Problem description> For the material below, return exactly the lines starting at the line containing "request_url: https://www.google.com/recaptcha/api2/aframe" and ending at the line containing "content_type: text/plain", both ends included, and no others.

Dataset entries>
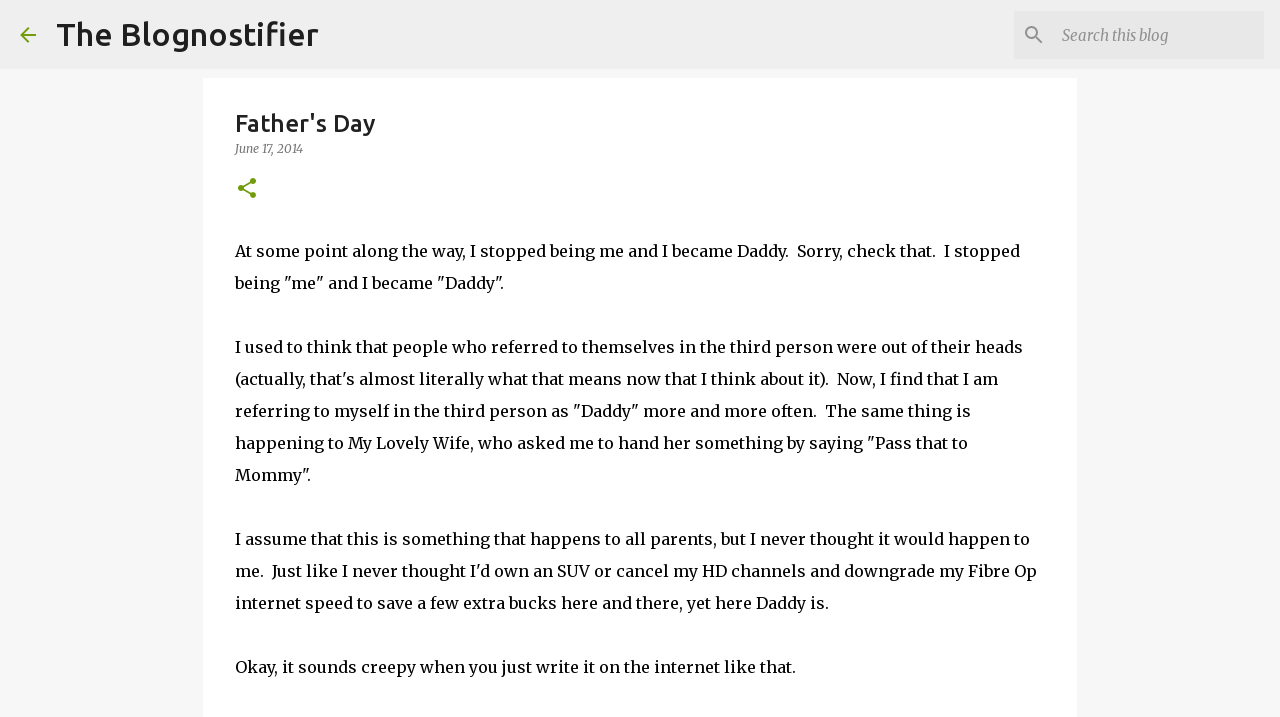

--- FILE ---
content_type: text/html; charset=utf-8
request_url: https://www.google.com/recaptcha/api2/aframe
body_size: 268
content:
<!DOCTYPE HTML><html><head><meta http-equiv="content-type" content="text/html; charset=UTF-8"></head><body><script nonce="IKRX__hDB_F0hDLDi_NDSA">/** Anti-fraud and anti-abuse applications only. See google.com/recaptcha */ try{var clients={'sodar':'https://pagead2.googlesyndication.com/pagead/sodar?'};window.addEventListener("message",function(a){try{if(a.source===window.parent){var b=JSON.parse(a.data);var c=clients[b['id']];if(c){var d=document.createElement('img');d.src=c+b['params']+'&rc='+(localStorage.getItem("rc::a")?sessionStorage.getItem("rc::b"):"");window.document.body.appendChild(d);sessionStorage.setItem("rc::e",parseInt(sessionStorage.getItem("rc::e")||0)+1);localStorage.setItem("rc::h",'1768858541261');}}}catch(b){}});window.parent.postMessage("_grecaptcha_ready", "*");}catch(b){}</script></body></html>

--- FILE ---
content_type: text/plain
request_url: https://www.google-analytics.com/j/collect?v=1&_v=j102&a=2022591037&t=pageview&_s=1&dl=http%3A%2F%2Fwww.blognostifier.com%2F2014%2F06%2Ffathers-day.html&ul=en-us%40posix&dt=Father%27s%20Day&sr=1280x720&vp=1280x720&_u=IEBAAEABAAAAACAAI~&jid=653337962&gjid=1302760999&cid=90152947.1768858540&tid=UA-27401085-1&_gid=1668239936.1768858540&_r=1&_slc=1&z=1633465660
body_size: -451
content:
2,cG-SEY1Y7LKEV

Task solution>
request_url: https://www.google.com/recaptcha/api2/aframe
body_size: 268
content:
<!DOCTYPE HTML><html><head><meta http-equiv="content-type" content="text/html; charset=UTF-8"></head><body><script nonce="IKRX__hDB_F0hDLDi_NDSA">/** Anti-fraud and anti-abuse applications only. See google.com/recaptcha */ try{var clients={'sodar':'https://pagead2.googlesyndication.com/pagead/sodar?'};window.addEventListener("message",function(a){try{if(a.source===window.parent){var b=JSON.parse(a.data);var c=clients[b['id']];if(c){var d=document.createElement('img');d.src=c+b['params']+'&rc='+(localStorage.getItem("rc::a")?sessionStorage.getItem("rc::b"):"");window.document.body.appendChild(d);sessionStorage.setItem("rc::e",parseInt(sessionStorage.getItem("rc::e")||0)+1);localStorage.setItem("rc::h",'1768858541261');}}}catch(b){}});window.parent.postMessage("_grecaptcha_ready", "*");}catch(b){}</script></body></html>

--- FILE ---
content_type: text/plain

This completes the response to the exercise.